--- begin ---
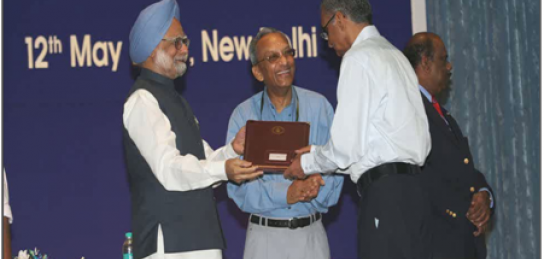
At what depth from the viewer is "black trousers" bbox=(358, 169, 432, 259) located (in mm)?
3203

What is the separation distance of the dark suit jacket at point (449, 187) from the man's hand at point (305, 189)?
589mm

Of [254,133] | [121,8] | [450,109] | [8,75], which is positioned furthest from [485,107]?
[8,75]

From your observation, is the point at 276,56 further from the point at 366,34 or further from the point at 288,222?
the point at 288,222

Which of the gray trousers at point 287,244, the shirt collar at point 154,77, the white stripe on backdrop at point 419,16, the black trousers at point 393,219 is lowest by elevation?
the gray trousers at point 287,244

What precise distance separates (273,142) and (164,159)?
0.76m

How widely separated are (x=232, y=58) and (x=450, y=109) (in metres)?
1.69

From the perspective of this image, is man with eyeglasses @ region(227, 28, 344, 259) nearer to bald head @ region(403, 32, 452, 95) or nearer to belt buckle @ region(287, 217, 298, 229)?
belt buckle @ region(287, 217, 298, 229)

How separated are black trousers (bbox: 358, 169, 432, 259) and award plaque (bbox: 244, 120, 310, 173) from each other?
0.62 m

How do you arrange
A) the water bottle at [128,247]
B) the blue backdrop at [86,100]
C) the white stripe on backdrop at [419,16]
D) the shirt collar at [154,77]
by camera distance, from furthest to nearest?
the white stripe on backdrop at [419,16] < the blue backdrop at [86,100] < the water bottle at [128,247] < the shirt collar at [154,77]

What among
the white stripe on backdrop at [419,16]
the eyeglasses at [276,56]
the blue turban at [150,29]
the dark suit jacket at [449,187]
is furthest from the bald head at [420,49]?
the blue turban at [150,29]

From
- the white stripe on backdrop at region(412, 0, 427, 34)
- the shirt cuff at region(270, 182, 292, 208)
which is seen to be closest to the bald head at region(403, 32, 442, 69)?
the shirt cuff at region(270, 182, 292, 208)

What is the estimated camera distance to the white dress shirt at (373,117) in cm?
326

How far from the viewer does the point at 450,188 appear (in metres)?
3.81

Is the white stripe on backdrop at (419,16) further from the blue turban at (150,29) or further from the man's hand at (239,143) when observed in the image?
the blue turban at (150,29)
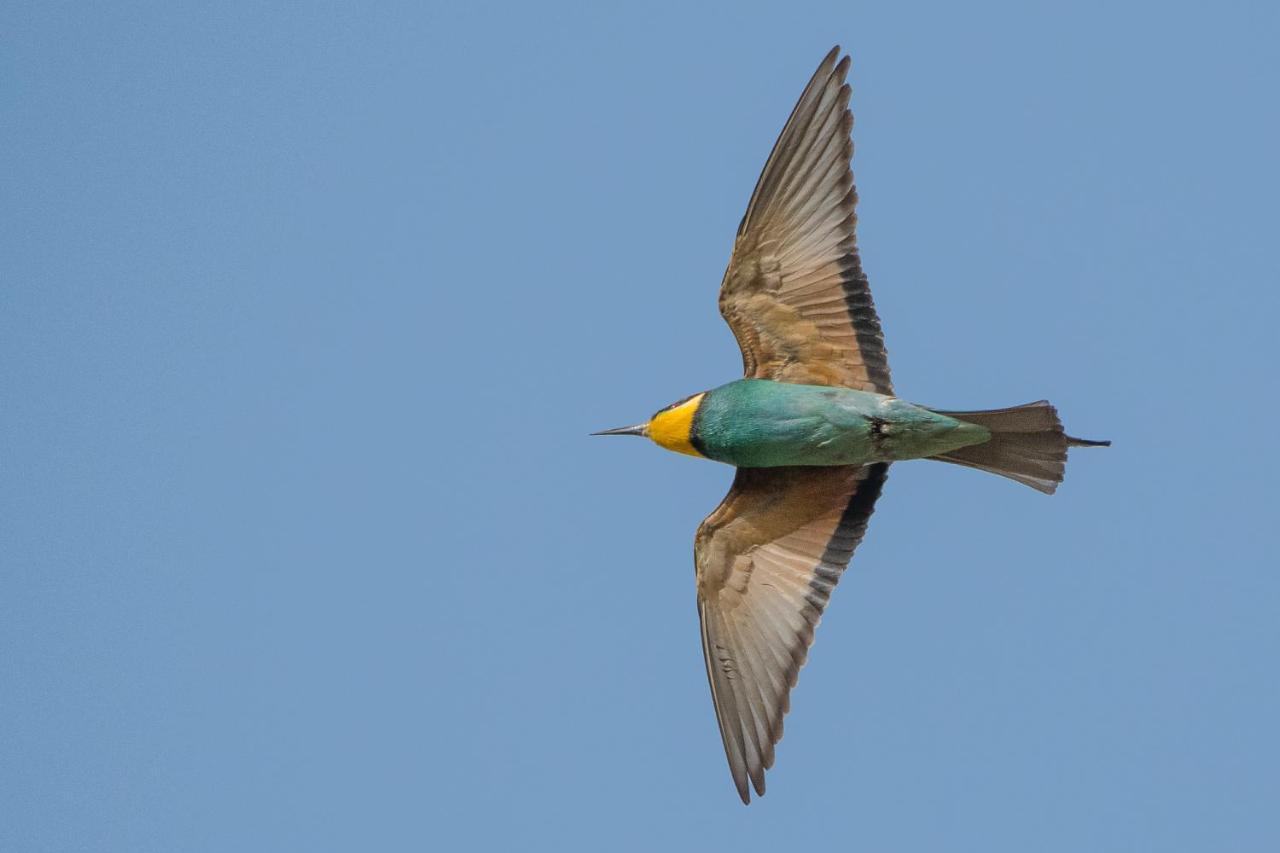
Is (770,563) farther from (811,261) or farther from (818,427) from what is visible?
(811,261)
--- end ---
— PROBLEM DESCRIPTION —
Rewrite all the records with "dark suit jacket" changed to "navy suit jacket" everywhere it occurs and everything else unchanged, omitting the pictures.

— OUTPUT —
At what depth from the viewer is "black trousers" bbox=(358, 169, 432, 259) located (in mm)?
3203

What is the separation distance of the navy suit jacket at point (449, 187) from the man's hand at point (305, 189)?
589mm

Of [254,133] | [121,8] | [450,109] | [8,75], which is positioned furthest from [485,107]?
[8,75]

From your observation, is the point at 276,56 further from the point at 366,34 or further from the point at 288,222?
the point at 288,222

Which of the gray trousers at point 287,244, the shirt collar at point 154,77, the white stripe on backdrop at point 419,16, the black trousers at point 393,219 is lowest by elevation?
the gray trousers at point 287,244

What precise distance separates (273,142) and (164,159)?
0.76m

How widely separated are (x=232, y=58) and (x=450, y=109) (in metres)?
1.69

From the perspective of this image, is man with eyeglasses @ region(227, 28, 344, 259) nearer to bald head @ region(403, 32, 452, 95) or nearer to belt buckle @ region(287, 217, 298, 229)?
belt buckle @ region(287, 217, 298, 229)

How separated are black trousers (bbox: 358, 169, 432, 259) and award plaque (bbox: 244, 120, 310, 173) from each other?
0.62 m

How do you arrange
A) the water bottle at [128,247]
B) the blue backdrop at [86,100]
C) the white stripe on backdrop at [419,16]
D) the shirt collar at [154,77]
by camera distance, from furthest to nearest?
the white stripe on backdrop at [419,16] < the blue backdrop at [86,100] < the water bottle at [128,247] < the shirt collar at [154,77]

What among
the white stripe on backdrop at [419,16]
the eyeglasses at [276,56]
the blue turban at [150,29]
the navy suit jacket at [449,187]
is furthest from the bald head at [420,49]?
the blue turban at [150,29]

From
- the white stripe on backdrop at region(412, 0, 427, 34)
- the shirt cuff at region(270, 182, 292, 208)
which is seen to be closest to the bald head at region(403, 32, 442, 69)?
the shirt cuff at region(270, 182, 292, 208)

What is the estimated camera distance to the white dress shirt at (373,117) in cm?
326

How far from the viewer does the point at 450,188 appear (in metres)?
3.81

Is the white stripe on backdrop at (419,16) further from the blue turban at (150,29) or further from the man's hand at (239,143) when observed in the image?
the blue turban at (150,29)
Is (770,563) farther from (811,261) or farther from (818,427) from what is visible?
(811,261)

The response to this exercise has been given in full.